A Companhia Geral de Crédito Predial Português, S. A. (que também usava a denominação “Crédito Predial Português, S. A.”) procedeu à alteração da firma para “Banco Santander Totta, S. A.” (…).


Por escritura pública datada de 03/04/2006, o “Banco Santander Totta, S. A.” (BST) cedeu o crédito que detinha sobre os executados, e todas as garantias acessórias a ele inerentes, à “Atlantis Investment Properties LLC” (…).


A referida cessão incluiu a transmissão de todos os direitos, garantias e acessórios inerentes ao crédito cedido, designadamente da hipoteca constituída sobre o prédio infra identificado.


Por sua vez, em 16/05/2006, a “Atlantis Investment Properties LLC” cedeu o crédito que detinha sobre os executados, e todas as garantias acessórias a ele inerentes, à “Atlantis Investments STC, S. A.” (…).


A referida cessão incluiu a transmissão de todos os direitos, garantias e acessórios inerentes ao crédito cedido, designadamente da hipoteca constituída sobre o prédio infra identificado.

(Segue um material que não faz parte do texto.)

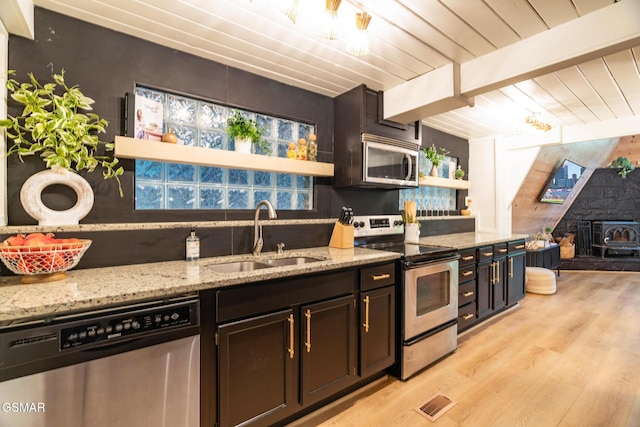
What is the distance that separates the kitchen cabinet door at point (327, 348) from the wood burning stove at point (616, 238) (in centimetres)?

Dos contratos, e respetivos documentos complementares anexos, constam o crédito constituído pelos Executados, para garantia do qual foi constituída hipoteca sobre o prédio misto descrito na Conservatória do Registo Predial de Rio Maior sob o número ...8 da freguesia de Local 1, e inscrito na matriz predial urbana sob o artigo ...3, e inscrito na matriz predial rústica sob o artigo ...10, secção O a O10, da referida freguesia registada sob a Ap. 2, de 12/09/1996 (…).

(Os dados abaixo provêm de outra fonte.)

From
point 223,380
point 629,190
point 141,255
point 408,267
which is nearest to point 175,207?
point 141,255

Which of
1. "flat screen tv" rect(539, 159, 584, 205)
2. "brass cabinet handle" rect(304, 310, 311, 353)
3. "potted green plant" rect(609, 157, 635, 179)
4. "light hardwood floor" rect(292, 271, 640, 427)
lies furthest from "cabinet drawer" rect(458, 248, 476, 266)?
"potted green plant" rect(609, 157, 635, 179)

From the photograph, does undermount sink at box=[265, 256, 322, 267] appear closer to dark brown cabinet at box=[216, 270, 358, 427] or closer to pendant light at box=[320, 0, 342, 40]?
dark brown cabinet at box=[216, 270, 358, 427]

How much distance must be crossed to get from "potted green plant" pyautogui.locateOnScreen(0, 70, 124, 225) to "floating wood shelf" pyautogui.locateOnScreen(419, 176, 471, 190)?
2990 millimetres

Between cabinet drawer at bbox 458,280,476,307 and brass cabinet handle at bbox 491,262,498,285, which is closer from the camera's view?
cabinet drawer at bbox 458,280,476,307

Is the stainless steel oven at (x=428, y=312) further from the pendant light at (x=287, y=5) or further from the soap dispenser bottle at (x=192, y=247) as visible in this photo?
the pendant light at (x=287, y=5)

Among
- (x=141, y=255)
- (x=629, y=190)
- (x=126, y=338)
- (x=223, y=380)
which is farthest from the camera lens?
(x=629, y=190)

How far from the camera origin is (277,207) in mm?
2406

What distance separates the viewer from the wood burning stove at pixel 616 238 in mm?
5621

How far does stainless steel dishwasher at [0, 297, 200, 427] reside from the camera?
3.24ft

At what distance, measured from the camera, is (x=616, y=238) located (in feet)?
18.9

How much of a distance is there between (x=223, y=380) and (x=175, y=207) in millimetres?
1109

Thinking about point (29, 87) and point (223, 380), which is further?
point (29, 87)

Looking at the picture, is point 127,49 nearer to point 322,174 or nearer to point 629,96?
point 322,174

Encontrando-se efetuados os respetivos registos de transmissão junto da Conservatória do Registo Predial de Rio Maior, sob a Ap. 2600 e Ap. 2642, ambas de 26/01/2012 (…).


A “Atlantis Investments STC, S. A.” alterou a sua designação social para “Hefesto STC, S.A.” (…).


O que faz com que a aqui Exequente seja a atual titular do crédito sub judice.


B) Do crédito exequendo:


Em 31/01/1997, no exercício da sua atividade creditícia, a “Companhia Geral de Crédito Predial Português, S. A.” celebrou com os Executados AA, e mulher BB, um Contrato de Mútuo com Hipoteca, pelo montante de Esc. 14.000.000,00, correspondente a € 69.831,71 (sessenta e nove mil oitocentos e trinta e um euros e setenta e um cêntimos), quantia que receberam e de que se confessaram devedores (…).


Para garantia do bom e pontual cumprimento das obrigações emergentes do empréstimo, os Executados constituíram a favor do “Crédito Predial Português, S. A.”, hipoteca sobre o prédio misto descrito na Conservatória do Registo Predial de Rio Maior sob o número ...8 da freguesia de Local 1, e inscrito na matriz predial urbana sob o artigo ...3, e inscrito na matriz predial rústica sob o artigo ...10, secção O a O10, da referida freguesia registada sob a Ap. 2, de 12/09/1996 (…).


Encontrando-se efetuados os respetivos registos de transmissão junto da Conservatória do Registo Predial de Rio Maior, sob a Ap. 2600 e Ap. 2642, ambas de 26/01/2012 (…).


O mencionado empréstimo foi concedido pelo prazo de 14 (catorze) anos, sendo reembolsado em 168 (cento e sessenta e oito) prestações mensais e sucessivas, de capital e juros, e nas demais condições constantes da escritura supra mencionada (…).


Sucede que, apesar de instados para o respetivo pagamento, os mutuários faltaram ao pagamento das prestações contratadas e devidas, não tendo pago as prestações que se venceram a partir de abril de 2000, pelo que o banco mutuante considerou o crédito vencido.


O pagamento não se presume e a falta de pagamento de qualquer das prestações implica o vencimento de toda a dívida - Cfr. Artigos 781º e 817º do Código Civil.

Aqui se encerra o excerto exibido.